Court Opinion

ID: 9685954
Source: CourtListenerOpinion
Date Created: 2023-08-24 15:10:51.889057+00
Date Added: 2024-06-11T18:18:11.848864
License: Public Domain

COFFEY, J.
(dissenting). I can agree with the majority that forcing the claimant to make a choice between his religion and his job ought not to be countenanced. He was a trusted and responsible employee for the past 27 years. He was a union member for many years before he changed his religious affiliation. No one questions the sincerity of his objections to union membership based on *126his religious convictions. The claimant has a right to the free exercise of his religion which has been infringed upon, under the facts of this case. But the remedy available to him is not a claim for unemployment compensation against his employer.
The majority holds that the claimant did not voluntarily quit his employment because he had a good excuse —his religious objection to paying union dues. Others might have the same objection for other reasons. Would the majority deny compensation to a member of a religion which did not prohibit the payment of union dues as a tenent of the faith, notwithstanding that his conviction was just as firm and as sincere as the claimant’s? I see no difference in principle. In fact, to allow compensation in the first case and to deny it in the other would amount to an establishment of a religion, prohibited by the same provisions of our state and federal constitutions which grant the right of free exercise of our religious beliefs.
The claimant’s reason for terminating his employment was personal to him. Therefore, he voluntarily quit when he chose to follow the mandate of his conscience rather than honor the union security clause of the collective bargaining contract, as the union insisted he should.

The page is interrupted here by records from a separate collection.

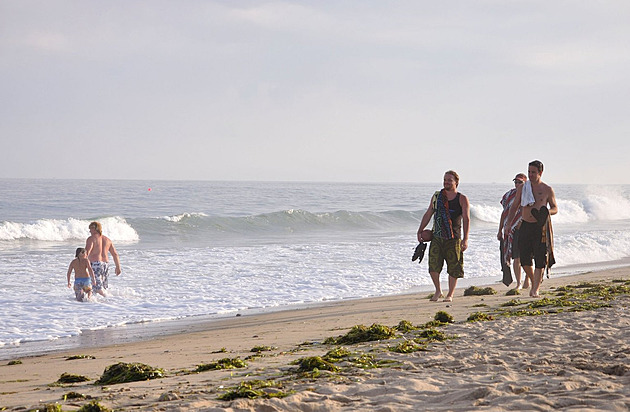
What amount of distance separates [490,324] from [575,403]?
2820mm

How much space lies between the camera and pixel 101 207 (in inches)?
1407

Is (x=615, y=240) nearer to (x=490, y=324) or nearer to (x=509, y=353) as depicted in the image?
(x=490, y=324)

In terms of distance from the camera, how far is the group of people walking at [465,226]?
28.1ft

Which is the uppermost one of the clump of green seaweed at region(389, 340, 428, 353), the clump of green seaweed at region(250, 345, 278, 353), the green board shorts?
the green board shorts

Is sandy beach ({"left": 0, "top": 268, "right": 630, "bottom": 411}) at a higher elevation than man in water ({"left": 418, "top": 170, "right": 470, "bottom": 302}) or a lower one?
lower

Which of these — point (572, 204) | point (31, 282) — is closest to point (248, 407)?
point (31, 282)

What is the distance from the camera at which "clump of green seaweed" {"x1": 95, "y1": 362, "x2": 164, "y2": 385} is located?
446 centimetres

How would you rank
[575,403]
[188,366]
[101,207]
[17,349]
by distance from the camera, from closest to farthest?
[575,403]
[188,366]
[17,349]
[101,207]

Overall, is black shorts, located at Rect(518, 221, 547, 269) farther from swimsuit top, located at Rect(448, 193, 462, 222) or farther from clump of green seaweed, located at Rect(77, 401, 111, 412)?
clump of green seaweed, located at Rect(77, 401, 111, 412)

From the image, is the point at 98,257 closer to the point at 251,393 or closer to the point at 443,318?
the point at 443,318

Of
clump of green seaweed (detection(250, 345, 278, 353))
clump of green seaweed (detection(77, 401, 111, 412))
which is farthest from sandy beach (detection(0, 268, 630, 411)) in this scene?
clump of green seaweed (detection(77, 401, 111, 412))

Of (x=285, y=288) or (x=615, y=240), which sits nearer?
(x=285, y=288)

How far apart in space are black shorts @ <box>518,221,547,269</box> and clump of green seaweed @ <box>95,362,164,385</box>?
582cm

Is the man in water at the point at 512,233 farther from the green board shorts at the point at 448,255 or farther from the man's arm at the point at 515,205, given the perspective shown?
the green board shorts at the point at 448,255
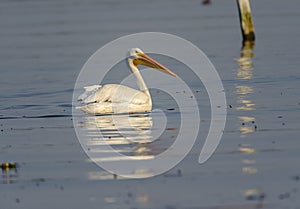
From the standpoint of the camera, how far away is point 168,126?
12625 mm

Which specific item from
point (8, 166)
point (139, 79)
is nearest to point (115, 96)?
point (139, 79)

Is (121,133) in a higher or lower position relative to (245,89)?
lower

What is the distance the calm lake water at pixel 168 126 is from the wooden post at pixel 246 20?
358mm

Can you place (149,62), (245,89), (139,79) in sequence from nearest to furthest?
(139,79), (149,62), (245,89)

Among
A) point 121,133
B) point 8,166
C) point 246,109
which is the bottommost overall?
point 8,166

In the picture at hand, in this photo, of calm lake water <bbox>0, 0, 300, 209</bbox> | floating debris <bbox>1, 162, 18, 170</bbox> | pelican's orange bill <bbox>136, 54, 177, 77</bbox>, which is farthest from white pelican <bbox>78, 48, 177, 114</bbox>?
floating debris <bbox>1, 162, 18, 170</bbox>

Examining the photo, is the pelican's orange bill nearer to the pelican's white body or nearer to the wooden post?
the pelican's white body

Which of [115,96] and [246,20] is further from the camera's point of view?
[246,20]

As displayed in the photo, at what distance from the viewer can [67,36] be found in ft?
88.9

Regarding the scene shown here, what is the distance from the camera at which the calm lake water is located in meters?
8.49

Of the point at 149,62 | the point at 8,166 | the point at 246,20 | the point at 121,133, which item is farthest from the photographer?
the point at 246,20

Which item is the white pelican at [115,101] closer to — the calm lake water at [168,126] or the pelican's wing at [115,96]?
the pelican's wing at [115,96]

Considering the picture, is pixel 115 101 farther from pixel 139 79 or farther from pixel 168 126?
pixel 168 126

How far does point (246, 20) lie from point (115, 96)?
31.3ft
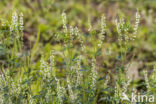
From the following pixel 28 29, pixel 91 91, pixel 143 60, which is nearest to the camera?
pixel 91 91

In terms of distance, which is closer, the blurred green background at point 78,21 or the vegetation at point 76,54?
the vegetation at point 76,54

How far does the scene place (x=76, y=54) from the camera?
1.76 m

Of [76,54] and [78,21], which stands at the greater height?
[78,21]

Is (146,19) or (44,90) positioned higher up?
(146,19)

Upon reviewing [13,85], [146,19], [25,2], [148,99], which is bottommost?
[148,99]

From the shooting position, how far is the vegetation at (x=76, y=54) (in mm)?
1661

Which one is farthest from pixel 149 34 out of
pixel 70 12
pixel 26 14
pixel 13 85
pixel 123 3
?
pixel 13 85

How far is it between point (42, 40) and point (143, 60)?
157cm

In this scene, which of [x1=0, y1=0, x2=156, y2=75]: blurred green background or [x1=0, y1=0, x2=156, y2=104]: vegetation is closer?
[x1=0, y1=0, x2=156, y2=104]: vegetation

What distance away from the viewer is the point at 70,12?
4.66 metres

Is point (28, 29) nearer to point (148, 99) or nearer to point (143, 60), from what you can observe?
point (143, 60)

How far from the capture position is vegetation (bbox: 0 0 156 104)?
166cm

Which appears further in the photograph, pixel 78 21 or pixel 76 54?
pixel 78 21

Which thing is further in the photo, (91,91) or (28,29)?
(28,29)
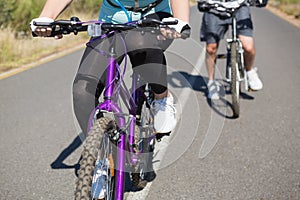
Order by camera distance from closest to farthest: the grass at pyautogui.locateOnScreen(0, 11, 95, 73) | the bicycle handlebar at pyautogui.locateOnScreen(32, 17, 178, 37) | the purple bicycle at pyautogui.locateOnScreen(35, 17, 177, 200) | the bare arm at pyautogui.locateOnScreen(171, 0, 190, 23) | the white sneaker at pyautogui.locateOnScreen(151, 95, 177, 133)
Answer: the purple bicycle at pyautogui.locateOnScreen(35, 17, 177, 200) < the bicycle handlebar at pyautogui.locateOnScreen(32, 17, 178, 37) < the bare arm at pyautogui.locateOnScreen(171, 0, 190, 23) < the white sneaker at pyautogui.locateOnScreen(151, 95, 177, 133) < the grass at pyautogui.locateOnScreen(0, 11, 95, 73)

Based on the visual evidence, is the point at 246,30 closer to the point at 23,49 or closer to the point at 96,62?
the point at 96,62

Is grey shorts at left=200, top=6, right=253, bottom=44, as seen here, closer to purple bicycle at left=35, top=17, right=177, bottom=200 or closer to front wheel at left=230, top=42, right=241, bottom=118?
front wheel at left=230, top=42, right=241, bottom=118

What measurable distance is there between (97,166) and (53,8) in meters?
1.14

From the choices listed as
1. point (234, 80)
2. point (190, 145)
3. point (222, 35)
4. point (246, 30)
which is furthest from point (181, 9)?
point (222, 35)

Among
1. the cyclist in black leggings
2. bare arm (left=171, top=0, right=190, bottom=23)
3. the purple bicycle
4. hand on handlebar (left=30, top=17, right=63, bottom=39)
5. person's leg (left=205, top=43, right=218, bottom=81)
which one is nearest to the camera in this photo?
the purple bicycle

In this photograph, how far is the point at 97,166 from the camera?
253cm

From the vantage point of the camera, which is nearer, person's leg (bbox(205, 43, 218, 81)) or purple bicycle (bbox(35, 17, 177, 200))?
purple bicycle (bbox(35, 17, 177, 200))

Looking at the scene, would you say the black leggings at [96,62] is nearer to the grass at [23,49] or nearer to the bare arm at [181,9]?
the bare arm at [181,9]

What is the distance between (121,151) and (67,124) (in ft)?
10.4

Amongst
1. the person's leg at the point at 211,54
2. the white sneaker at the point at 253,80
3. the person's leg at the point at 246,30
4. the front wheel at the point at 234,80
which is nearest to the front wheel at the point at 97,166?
the front wheel at the point at 234,80

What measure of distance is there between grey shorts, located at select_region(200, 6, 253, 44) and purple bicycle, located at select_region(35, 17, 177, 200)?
10.6 feet

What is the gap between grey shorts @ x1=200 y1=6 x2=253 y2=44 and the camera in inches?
247

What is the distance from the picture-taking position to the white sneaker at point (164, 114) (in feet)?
11.8

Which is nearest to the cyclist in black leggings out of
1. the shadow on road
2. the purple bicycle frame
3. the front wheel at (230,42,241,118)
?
the purple bicycle frame
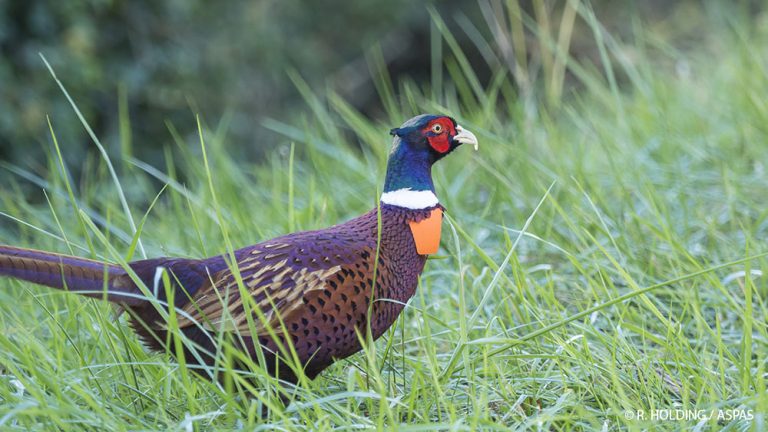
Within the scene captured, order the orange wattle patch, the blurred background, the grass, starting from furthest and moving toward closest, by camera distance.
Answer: the blurred background < the orange wattle patch < the grass

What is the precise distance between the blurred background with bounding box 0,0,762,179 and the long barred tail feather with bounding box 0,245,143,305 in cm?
106

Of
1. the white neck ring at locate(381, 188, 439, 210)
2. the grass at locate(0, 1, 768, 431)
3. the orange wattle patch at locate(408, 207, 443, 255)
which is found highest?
the white neck ring at locate(381, 188, 439, 210)

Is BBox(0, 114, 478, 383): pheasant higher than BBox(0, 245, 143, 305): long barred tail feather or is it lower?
lower

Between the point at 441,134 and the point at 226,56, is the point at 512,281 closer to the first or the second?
the point at 441,134

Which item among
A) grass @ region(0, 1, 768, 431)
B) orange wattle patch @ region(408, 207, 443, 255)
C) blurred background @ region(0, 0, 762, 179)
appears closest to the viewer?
grass @ region(0, 1, 768, 431)

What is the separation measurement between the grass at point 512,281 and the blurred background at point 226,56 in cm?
28

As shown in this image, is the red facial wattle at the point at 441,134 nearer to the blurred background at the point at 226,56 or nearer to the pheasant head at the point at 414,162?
the pheasant head at the point at 414,162

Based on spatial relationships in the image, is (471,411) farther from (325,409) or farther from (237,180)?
(237,180)

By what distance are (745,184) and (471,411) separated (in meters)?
1.96

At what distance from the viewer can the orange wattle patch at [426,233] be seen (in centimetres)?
254

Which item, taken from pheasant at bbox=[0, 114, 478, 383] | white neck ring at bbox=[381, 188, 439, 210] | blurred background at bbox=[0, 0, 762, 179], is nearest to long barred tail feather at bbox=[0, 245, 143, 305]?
pheasant at bbox=[0, 114, 478, 383]

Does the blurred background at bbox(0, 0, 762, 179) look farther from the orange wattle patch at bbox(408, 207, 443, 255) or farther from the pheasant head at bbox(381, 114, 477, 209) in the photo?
the orange wattle patch at bbox(408, 207, 443, 255)

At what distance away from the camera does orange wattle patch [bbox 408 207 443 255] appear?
8.32 ft

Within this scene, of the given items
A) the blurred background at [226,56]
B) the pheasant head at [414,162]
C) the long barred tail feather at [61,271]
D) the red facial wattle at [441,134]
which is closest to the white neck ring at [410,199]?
the pheasant head at [414,162]
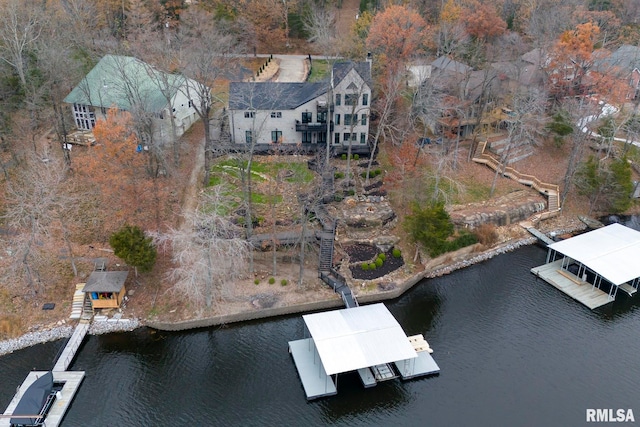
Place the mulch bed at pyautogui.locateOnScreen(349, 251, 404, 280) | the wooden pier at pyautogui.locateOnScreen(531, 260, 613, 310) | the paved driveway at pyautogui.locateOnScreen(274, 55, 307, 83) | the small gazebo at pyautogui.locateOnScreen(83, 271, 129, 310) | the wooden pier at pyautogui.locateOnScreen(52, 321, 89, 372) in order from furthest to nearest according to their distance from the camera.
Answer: the paved driveway at pyautogui.locateOnScreen(274, 55, 307, 83), the mulch bed at pyautogui.locateOnScreen(349, 251, 404, 280), the wooden pier at pyautogui.locateOnScreen(531, 260, 613, 310), the small gazebo at pyautogui.locateOnScreen(83, 271, 129, 310), the wooden pier at pyautogui.locateOnScreen(52, 321, 89, 372)

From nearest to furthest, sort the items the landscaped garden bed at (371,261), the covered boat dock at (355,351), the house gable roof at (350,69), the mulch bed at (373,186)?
the covered boat dock at (355,351) < the landscaped garden bed at (371,261) < the mulch bed at (373,186) < the house gable roof at (350,69)

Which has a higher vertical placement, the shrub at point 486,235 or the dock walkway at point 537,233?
the shrub at point 486,235

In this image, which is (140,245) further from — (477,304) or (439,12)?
(439,12)

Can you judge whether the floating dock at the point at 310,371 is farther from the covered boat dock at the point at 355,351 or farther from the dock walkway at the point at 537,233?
the dock walkway at the point at 537,233

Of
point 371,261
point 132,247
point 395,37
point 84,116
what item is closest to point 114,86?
point 84,116

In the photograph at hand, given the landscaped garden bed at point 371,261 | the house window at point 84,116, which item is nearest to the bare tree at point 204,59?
the house window at point 84,116

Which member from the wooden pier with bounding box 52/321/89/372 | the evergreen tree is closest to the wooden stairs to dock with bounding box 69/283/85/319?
the wooden pier with bounding box 52/321/89/372

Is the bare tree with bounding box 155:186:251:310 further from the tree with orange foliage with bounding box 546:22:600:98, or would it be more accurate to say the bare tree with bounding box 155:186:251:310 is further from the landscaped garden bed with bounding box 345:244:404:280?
the tree with orange foliage with bounding box 546:22:600:98
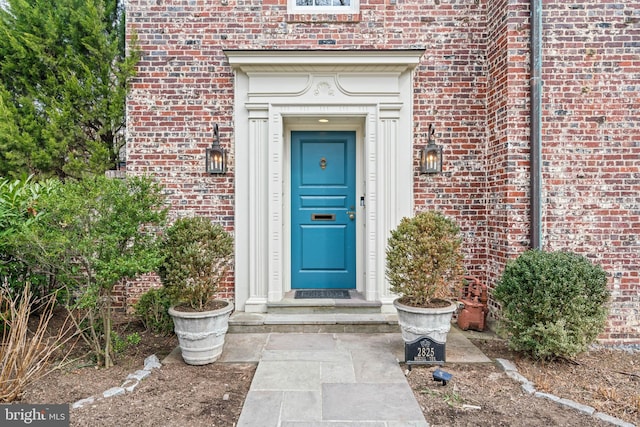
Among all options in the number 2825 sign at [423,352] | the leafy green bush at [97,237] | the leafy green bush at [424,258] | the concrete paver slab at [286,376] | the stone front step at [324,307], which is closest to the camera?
the concrete paver slab at [286,376]

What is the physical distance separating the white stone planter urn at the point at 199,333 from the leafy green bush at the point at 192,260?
0.13 m

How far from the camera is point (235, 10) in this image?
455 cm

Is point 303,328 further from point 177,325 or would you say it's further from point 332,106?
point 332,106

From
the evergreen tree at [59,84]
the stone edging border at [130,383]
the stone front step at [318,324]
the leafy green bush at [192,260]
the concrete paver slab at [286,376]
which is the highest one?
the evergreen tree at [59,84]

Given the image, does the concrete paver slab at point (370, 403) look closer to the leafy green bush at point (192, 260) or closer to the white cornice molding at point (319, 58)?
the leafy green bush at point (192, 260)

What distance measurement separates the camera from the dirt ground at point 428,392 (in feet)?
8.43

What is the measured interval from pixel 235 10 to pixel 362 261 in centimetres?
340

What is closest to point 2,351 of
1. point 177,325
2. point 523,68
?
point 177,325

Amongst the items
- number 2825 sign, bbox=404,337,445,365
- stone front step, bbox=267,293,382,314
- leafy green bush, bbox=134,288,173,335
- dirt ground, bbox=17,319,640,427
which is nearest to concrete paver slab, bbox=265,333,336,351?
stone front step, bbox=267,293,382,314

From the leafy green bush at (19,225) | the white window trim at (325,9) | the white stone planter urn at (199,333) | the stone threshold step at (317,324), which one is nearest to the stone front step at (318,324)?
the stone threshold step at (317,324)

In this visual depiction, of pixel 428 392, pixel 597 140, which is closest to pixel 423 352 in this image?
pixel 428 392

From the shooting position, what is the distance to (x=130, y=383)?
3016 millimetres

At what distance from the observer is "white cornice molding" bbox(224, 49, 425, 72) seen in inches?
172

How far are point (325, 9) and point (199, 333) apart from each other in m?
3.92
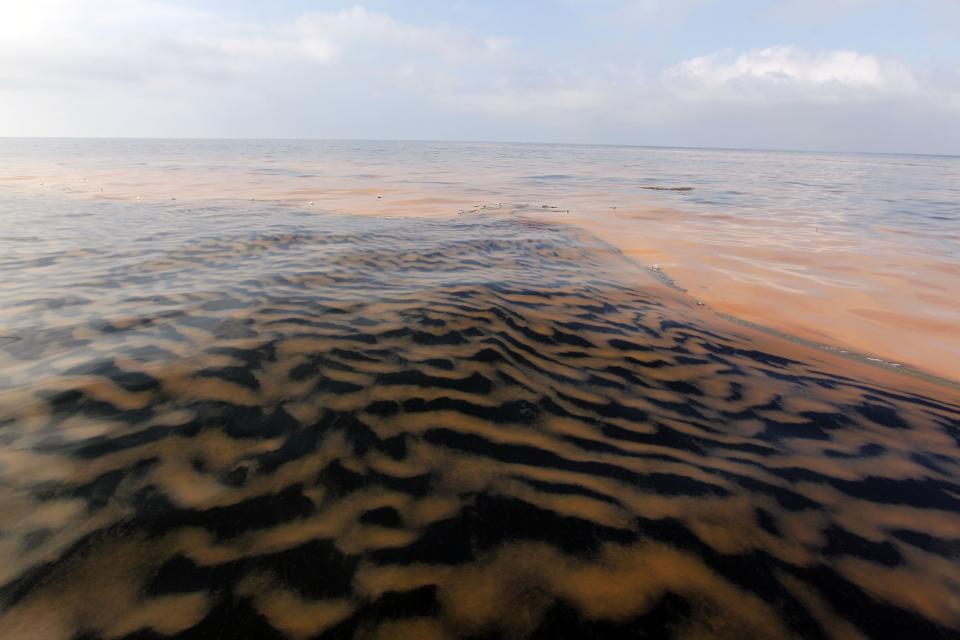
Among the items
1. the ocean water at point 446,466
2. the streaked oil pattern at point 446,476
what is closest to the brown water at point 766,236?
the ocean water at point 446,466

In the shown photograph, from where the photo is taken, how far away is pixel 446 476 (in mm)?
2500

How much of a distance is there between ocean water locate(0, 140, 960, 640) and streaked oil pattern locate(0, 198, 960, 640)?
0.01 meters

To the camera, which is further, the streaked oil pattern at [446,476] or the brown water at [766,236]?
the brown water at [766,236]

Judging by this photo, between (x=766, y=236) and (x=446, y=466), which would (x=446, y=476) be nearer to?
(x=446, y=466)

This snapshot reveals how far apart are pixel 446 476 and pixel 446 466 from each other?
79 millimetres

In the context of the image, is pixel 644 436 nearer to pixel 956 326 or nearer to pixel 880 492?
pixel 880 492

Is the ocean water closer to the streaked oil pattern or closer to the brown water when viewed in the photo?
the streaked oil pattern

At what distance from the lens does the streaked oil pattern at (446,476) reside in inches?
71.6

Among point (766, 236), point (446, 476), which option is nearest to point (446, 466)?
point (446, 476)

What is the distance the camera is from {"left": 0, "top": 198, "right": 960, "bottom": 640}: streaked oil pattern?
1.82 meters

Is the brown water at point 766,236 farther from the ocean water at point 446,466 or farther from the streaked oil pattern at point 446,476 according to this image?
the streaked oil pattern at point 446,476

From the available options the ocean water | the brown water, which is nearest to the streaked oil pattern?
the ocean water

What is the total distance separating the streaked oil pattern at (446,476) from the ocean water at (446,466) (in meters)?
0.01

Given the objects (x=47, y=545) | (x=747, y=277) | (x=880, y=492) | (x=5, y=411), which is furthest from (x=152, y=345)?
(x=747, y=277)
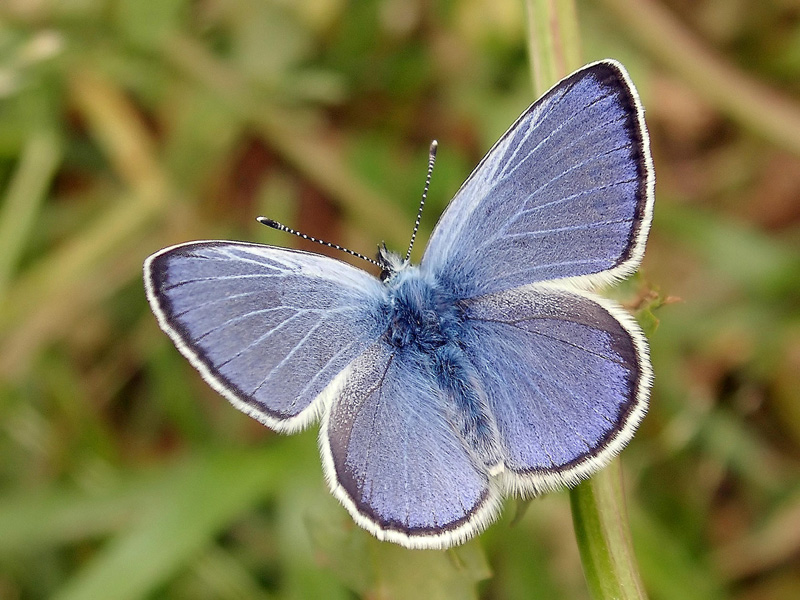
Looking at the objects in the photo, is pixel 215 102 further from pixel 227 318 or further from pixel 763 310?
pixel 763 310

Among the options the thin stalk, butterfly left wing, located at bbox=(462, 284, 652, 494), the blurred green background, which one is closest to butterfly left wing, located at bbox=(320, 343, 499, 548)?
butterfly left wing, located at bbox=(462, 284, 652, 494)

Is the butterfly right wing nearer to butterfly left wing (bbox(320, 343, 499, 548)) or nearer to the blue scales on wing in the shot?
butterfly left wing (bbox(320, 343, 499, 548))

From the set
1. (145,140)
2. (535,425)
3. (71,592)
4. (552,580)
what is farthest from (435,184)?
(71,592)

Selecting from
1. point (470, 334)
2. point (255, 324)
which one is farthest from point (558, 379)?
point (255, 324)

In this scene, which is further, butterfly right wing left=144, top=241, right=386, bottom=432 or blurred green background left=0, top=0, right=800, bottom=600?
blurred green background left=0, top=0, right=800, bottom=600

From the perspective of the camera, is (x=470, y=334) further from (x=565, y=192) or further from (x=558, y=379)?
(x=565, y=192)

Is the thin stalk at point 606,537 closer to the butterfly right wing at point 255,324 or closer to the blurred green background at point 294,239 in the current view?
the butterfly right wing at point 255,324
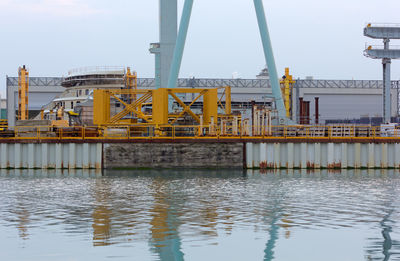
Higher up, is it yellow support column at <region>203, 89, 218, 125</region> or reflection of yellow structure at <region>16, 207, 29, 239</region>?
yellow support column at <region>203, 89, 218, 125</region>

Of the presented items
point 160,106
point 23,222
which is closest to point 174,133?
point 160,106

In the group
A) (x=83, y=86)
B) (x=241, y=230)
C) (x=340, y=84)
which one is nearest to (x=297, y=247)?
(x=241, y=230)

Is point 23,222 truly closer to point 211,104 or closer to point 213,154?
point 213,154

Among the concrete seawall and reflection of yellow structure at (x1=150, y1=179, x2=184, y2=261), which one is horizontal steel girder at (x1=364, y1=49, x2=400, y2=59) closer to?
the concrete seawall

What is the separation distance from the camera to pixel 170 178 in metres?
33.9

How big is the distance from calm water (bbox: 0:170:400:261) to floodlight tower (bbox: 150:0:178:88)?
75.2 feet

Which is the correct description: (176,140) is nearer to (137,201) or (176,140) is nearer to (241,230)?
(137,201)

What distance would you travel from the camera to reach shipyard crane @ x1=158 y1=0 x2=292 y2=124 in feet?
158

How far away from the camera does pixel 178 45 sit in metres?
48.1

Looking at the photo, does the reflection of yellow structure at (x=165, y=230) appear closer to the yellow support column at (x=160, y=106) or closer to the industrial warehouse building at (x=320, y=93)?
the yellow support column at (x=160, y=106)

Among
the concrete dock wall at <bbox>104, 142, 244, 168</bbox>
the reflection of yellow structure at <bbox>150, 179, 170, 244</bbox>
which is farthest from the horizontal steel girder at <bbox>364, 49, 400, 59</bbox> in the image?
the reflection of yellow structure at <bbox>150, 179, 170, 244</bbox>

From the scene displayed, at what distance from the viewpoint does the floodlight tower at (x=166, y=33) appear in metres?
51.5

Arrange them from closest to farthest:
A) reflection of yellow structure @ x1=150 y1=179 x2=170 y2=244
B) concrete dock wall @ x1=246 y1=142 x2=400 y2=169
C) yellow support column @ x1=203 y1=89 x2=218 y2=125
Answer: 1. reflection of yellow structure @ x1=150 y1=179 x2=170 y2=244
2. concrete dock wall @ x1=246 y1=142 x2=400 y2=169
3. yellow support column @ x1=203 y1=89 x2=218 y2=125

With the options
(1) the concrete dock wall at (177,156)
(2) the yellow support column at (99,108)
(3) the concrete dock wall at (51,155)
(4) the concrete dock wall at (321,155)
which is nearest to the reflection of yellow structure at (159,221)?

Perhaps the majority means to hold that the claimant terminated his employment with good cause attributable to his employing unit. But it was the union, not the company, which insisted on enforcing the union security clause. What else could the employer do? The company suggested alternatives and the union would not agree. Does the majority want the company to repudiate a valid collective bargaining agreement by refusing to honor one of its terms? Must the company expose itself to an unfair labor practice charge? Is it required to represent the claimant in a dispute with the union, which is organized to assert his interests as to pay and conditions of employment against the company? Such a course *127would hardly be conducive to labor peace in which there is a compelling state interest.
In Trans World Airlines, Inc. v. Hardison, 432 U.S. 63 (1977), the United States Supreme Court held that enforcement of a seniority provision did not violate the Federal Civil Rights Act, even though it had the effect of forcing a worker to choose between his job and his religious beliefs which prohibited him from working on Saturdays. The court noted that national labor policy favored collective bargaining agreements. Our state policy is just as strongly in favor of collective bargaining. The claimant objects to collective bargaining on religious grounds. That is his right, but he is not entitled to unemployment compensation when he leaves his employment because he refuses to be a part of a collective bargaining unit.
The majority refuses to recognize the expertise of the commission because the commission did not consider the Federal Civil Rights Act. Understandably so, because the federal act has no application to the payment of unemployment compensation benefits under Wisconsin law. The remedy for a violation of the federal act is a federal action brought in federal court, as the claimant has done. According to the majority, the claimant has recovered judgment in his federal action. The majority apparently wants to grant him a double recovery by allowing unemployment compensation benefits in addition to the federal court judgment. I can discover nothing in the federal act or the cases cited to us which show congressional intent to require the states to enforce this law as part of their unemployment compensation proceedings.
The purpose of unemployment compensation is not to exact a penalty from an employer whose good-faith dealings with a union result in hardship to an employee who can be compensated under federal law. The commission correctly applied the policy of our state law which *128was the only relevant policy to be applied. A claimant who has terminated his employment because of his religious convictions should not have a claim for unemployment compensation unless he can show that his employer, for no legitimate reason, forced him to choose between his conscience and his job. In this case the employer was not at fault. I would affirm. I am authorized to state that Chief Justice Beilfuss and Mr. Justice Connor T. Hansen join in this dissent.